* [TEXTO EM ESTUDO]
4.2. Construção do Conhecimento
Figura 2. Construção do conhecimento. Fonte: Dados da pesquisa
Na tentativa de promover uma estratégia que ultrapassasse os moldes tradicionais e
promovesse uma aprendizagem mais dinâmica, os alunos foram instigados a aprofundar
seus conhecimentos dentro de uma temática delimitada. Para tanto, comprometeram-se
em fazer o melhor, ainda que a confiança no valor da produção do conhecimento fosse
menor, uma vez que havia se deslocado o foco do professor e todos se revestiram do
papel de pesquisadores.
Na avaliação dos alunos, essa proposta trouxe uma melhor fixação do conteúdo,
posto que instigou um aprofundamento dos estudos. Novamente a dialogicidade
moraniana ajuda na compreensão dessa realidade, pois se observam antagonismos na
questão da credibilidade, mas que, longe de produzir desorganização, confere uma
espécie de satisfação pela possibilidade de compartilhar com os professores a
responsabilidade na produção e no compartilhamento do saber.

* [MATERIAL FORNECIDO]

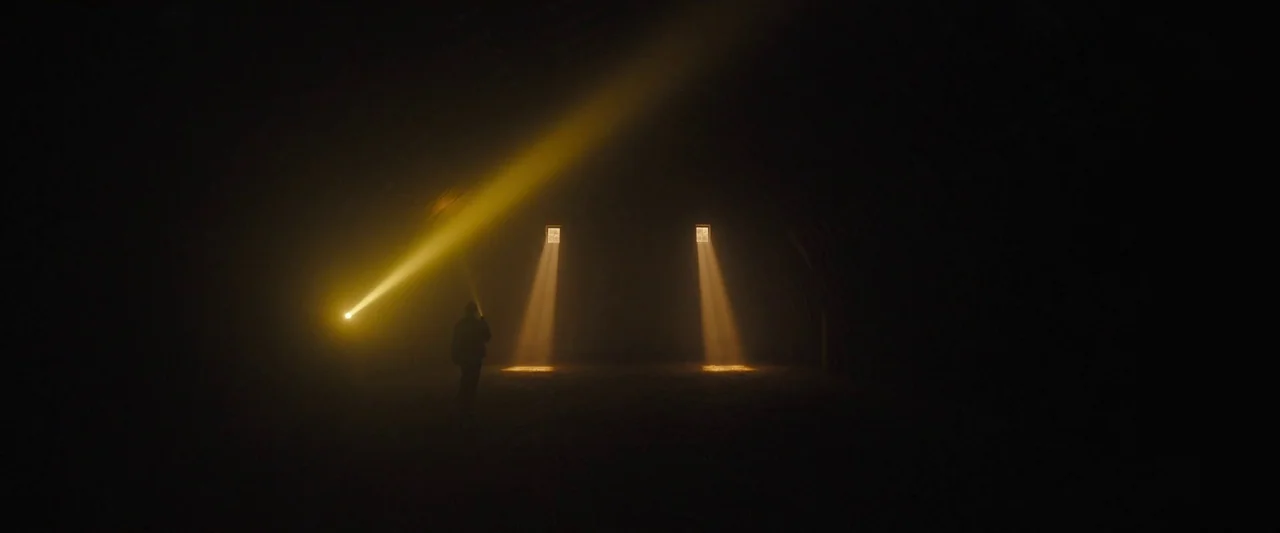 Longlegs (2024) movie still: wide — A vast, dark barn interior contains dust particles suspended in beams of light. A solitary silhouette stands…
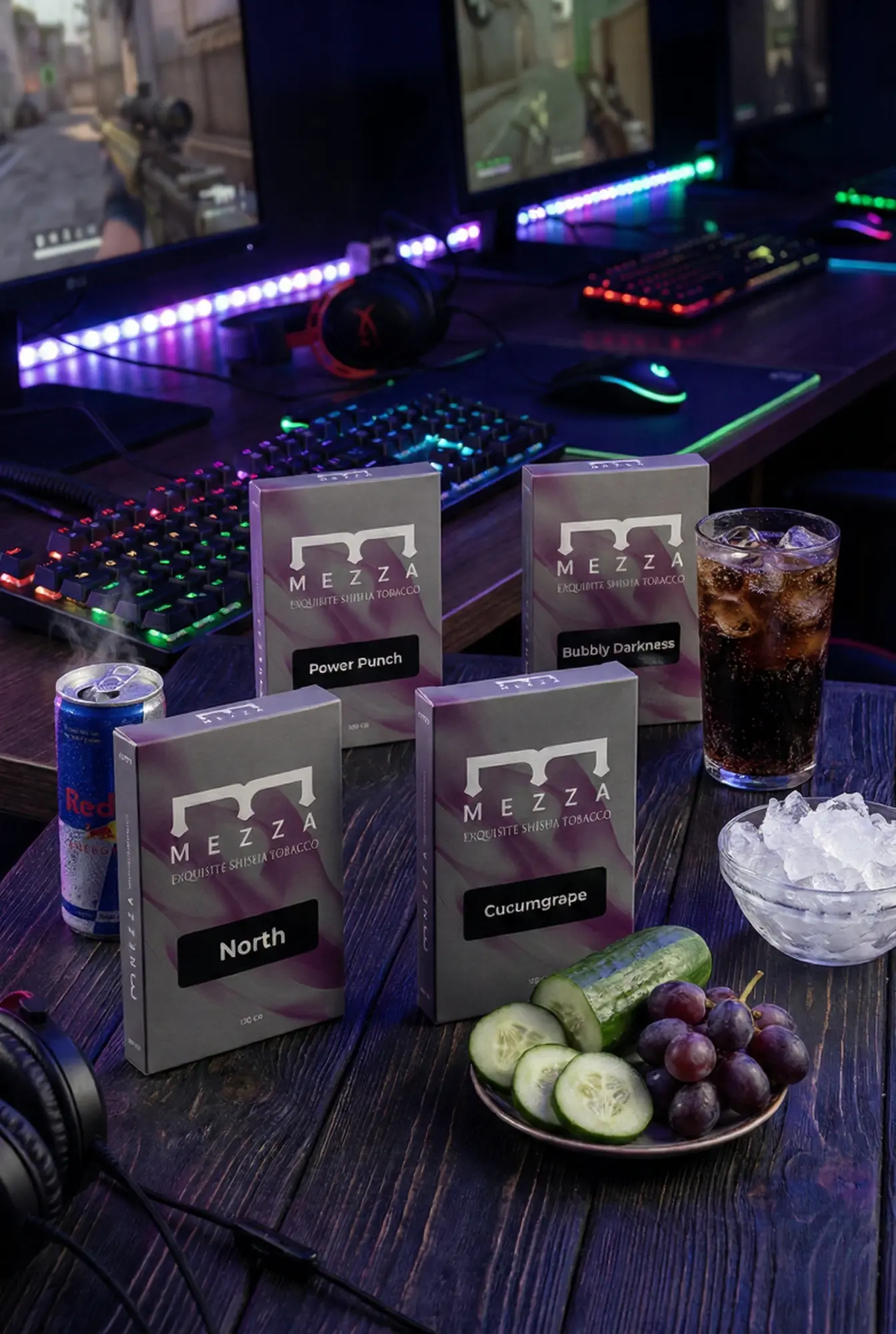 A late-night gaming setup featuring the Midnight Punch hookah flavor mix, displaying Mezza tobacco boxes of Power Punch, Bubbly Darkness, North, and Cucumgrape, alongside an energy drink, iced cola, cucumber slices, and fresh grapes.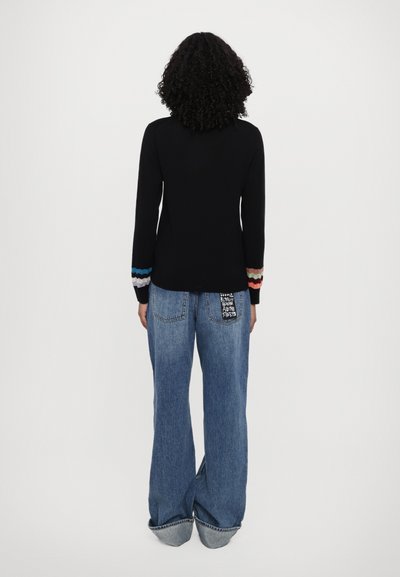 Svart langermet topp med fargerike ribbede mansjetter; kombinert med løse, lyse blå denimjeans med en dekorativ lommepatch.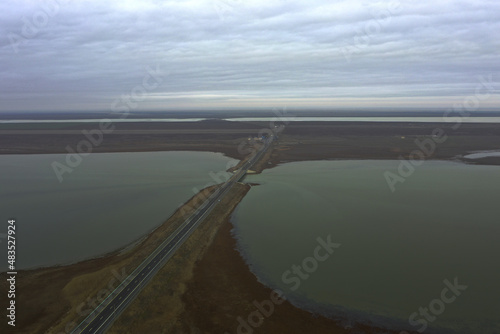 asphalt road and bridge over a lake in the steppe photo from a quadcopter landscape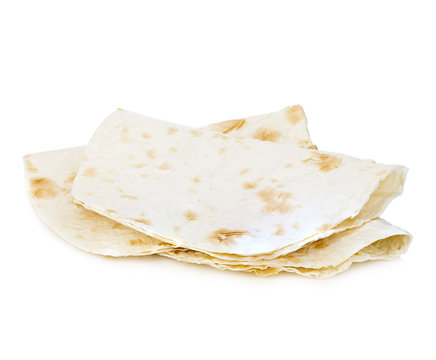 Wheat round tortillas close-up isolated on a white background. Lavash.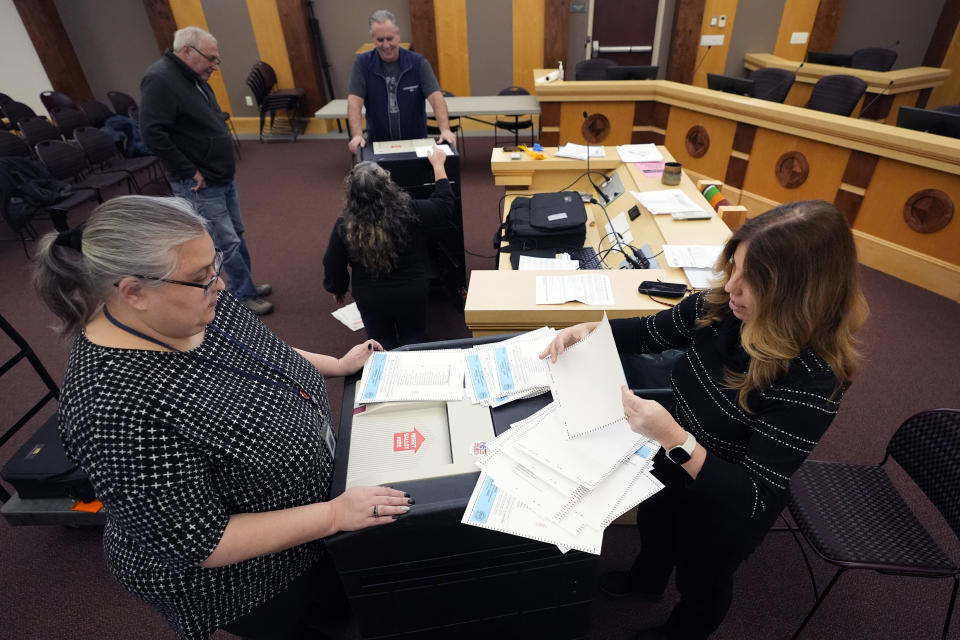 Tina Guilford, town clerk of Derry, N.H., and deputy town clerk Lynne Gagnon prepare sample ballots while testing vote-counting machines.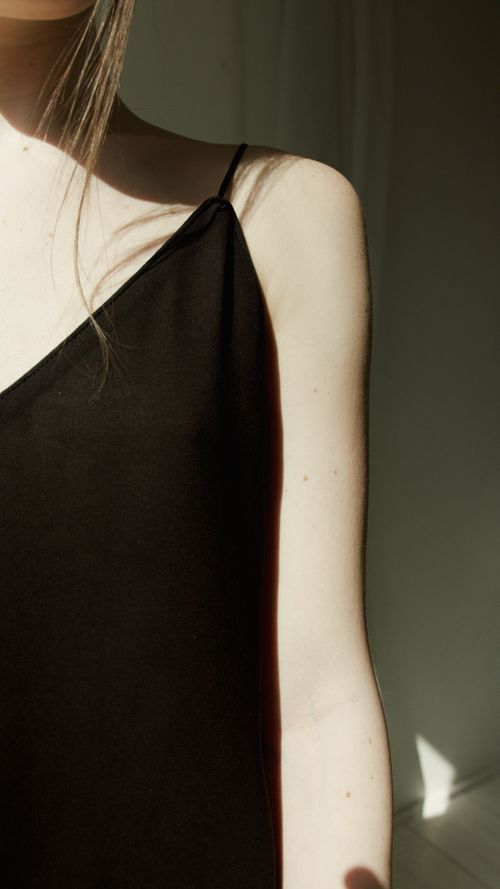 Free Close-up of a woman's shoulder in a black spaghetti strap dress with sunlight casting a soft shadow. Stock Photo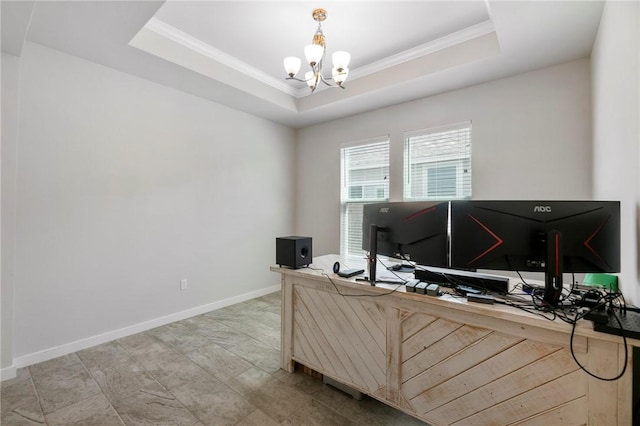 home office with a notable chandelier, ornamental molding, and a tray ceiling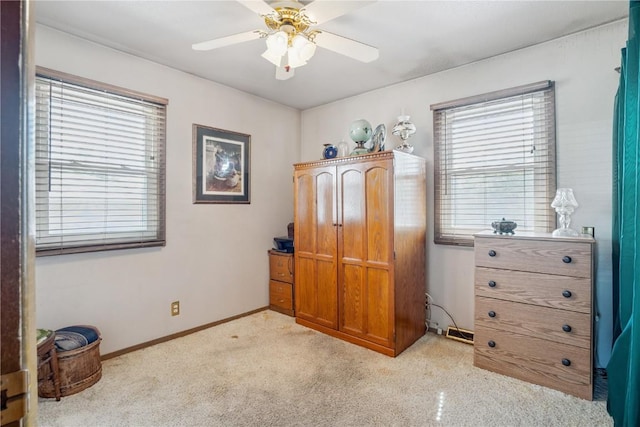 918 29th St NW, Cedar Rapids, IA 52405 - bedroom featuring multiple windows, light carpet, and ceiling fan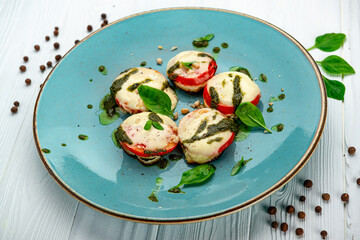 Baked tomatoes with mozzarella cheese and pesto sauce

* [VERIFIQUE SUA COMPREENSÃO]
(1) Reproduza do texto sobre a construção do conhecimento o trecho que começa em "Na avaliação dos" e termina em "compartilhamento do saber.".
(2) Responda com base no texto sobre a construção do conhecimento:
(a) De que papel todos se revestiram?
(b) O que a proposta trouxe, na avaliação dos alunos?
(c) O que os antagonismos na questão da credibilidade conferem, em vez de produzir desorganização?
(3) Por favor, dê seguimento ao texto sobre a construção do conhecimento a partir do ponto em que ele para.
Os registros não serão necessários aqui.

* [RESPOSTAS]
(1)
Na avaliação dos alunos, essa proposta trouxe uma melhor fixação do conteúdo,
posto que instigou um aprofundamento dos estudos. Novamente a dialogicidade
moraniana ajuda na compreensão dessa realidade, pois se observam antagonismos na
questão da credibilidade, mas que, longe de produzir desorganização, confere uma
espécie de satisfação pela possibilidade de compartilhar com os professores a
responsabilidade na produção e no compartilhamento do saber.

(2)
(a) Do papel de pesquisadores.
(b) Uma melhor fixação do conteúdo.
(c) Uma espécie de satisfação pela possibilidade de compartilhar com os professores a responsabilidade na produção e no compartilhamento do saber.

(3)
Em cada encontro de orientação, os alunos percebem a necessidade de mais
organização do tempo acadêmico. Movidos pela responsabilidade de aprofundar a
temática, conforme haviam sido orientados, os grupos relatavam os malabarismos que
estavam fazendo para conseguir fontes de pesquisa, desenvolver esquemas de
sistematização e organização dos dados, bem como para a montagem do material a ser
socializado durante a apresentação. A experiência e vivência dessa realidade ainda
sensibilizou os alunos quanto à importância de comunicar os resultados de um trabalho
de maneira a ser compreendido pelos interlocutores. Além de aprender o conteúdo ainda
experimentaram a preocupação em se fazerem compreender. Nesta categoria, conforme
figura 2, constituída por elementos diversificados, importa considerar o significado da
experiência para os alunos, enaltecendo o que Morin(2003) assinala como sendo um dos
desafios da academia: evitar o amontoado ou o acúmulo de saberes e promover uma
educação que permita aos seus atores a re-ligação de saberes que façam sentido e
produzam respostas aos desafios que o cotidiano apresenta, ou seja, saberes pertinentes.
Como resultado, a cada encontro, e mesmo durante as apresentações, foi
perceptível um interesse crescente na participação em cada etapa a ser desenvolvida.
Interesse em aprender e também em ensinar o que haviam descoberto. Segundo os
participantes, essa foi uma rara oportunidade para o desenvolvimento da autonomia,
permitindo a superação da condição de receptáculo para a de produtor, em parceria com
os professores.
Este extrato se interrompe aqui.